Octopus Senses Light With Its Skin, No Eyes Required

Octopus Senses Light With Its Skin, No Eyes Required

We already knew cephalopods are amazing creatures — how many of us can go from coloured to invisible in a blink? Hell, octopuses can even operate cameras. Still, sensing light with one’s skin is a pretty impressive trick, even for the rock stars of the invertebrate world.

And yet, as we’re now discovering, the octopus can do just that. In effect, these animals seem to have evolved a body-wide eye.

That’s the extraordinary conclusion of a study published this week in the Journal of Experimental Biology, which shows that the California two-spot octopus (Octopus bimaculoides) senses light with its skin directly, no input from the central nervous system needed. The skin gets its light-sensing ability from opsins, the same family of proteins found in the retinas of many animals. Embedded in the skin of the two-spot octopus, opsins seem to work in concert with pigmented structures called chromatophores, which the octopus can stretch or contract to alter its colour.

Octopus Senses Light With Its Skin, No Eyes Required
Chromatophores in their contracted state (left) and at maximum expansion (right). Image: UCSB

“Octopus skin doesn’t sense light in the same amount of detail as the animal does when it uses its eyes and brain,” said lead study author Desmond Ramirez of UC Santa Barbara. “But it can sense an increase or change in light. Its skin is not detecting contrast and edge but rather brightness.”

A press release describes the study’s experiments:

As part of the experiment, Ramirez shone white light on the tissue, which caused the chromatophores to expand and change colour. When the light was turned off, the chromatophores relaxed and the skin returned to its original hue. This process, Ramirez noted, suggests that light sensors are connected to the chromatophores and that this enables a response without input from the brain or eyes. He and his co-author, Todd Oakley, an EEMB professor, dubbed the process Light-Activated Chromatophore Expansion (LACE).

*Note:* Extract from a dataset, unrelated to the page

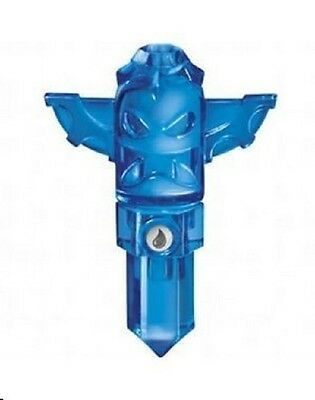 Skylanders Trap Team   Water Tiki     Used   Buy It Now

In order to record the skin’s sensitivity across the spectrum, Ramirez exposed octopus skin to different wavelengths of light from violet to orange and found that chromatophore response time was quickest under blue light. Molecular experiments to determine which proteins were expressed in the skin followed. Ramirez found rhodopsin — usually produced in the eye — in the sensory neurons on the tissue’s surface.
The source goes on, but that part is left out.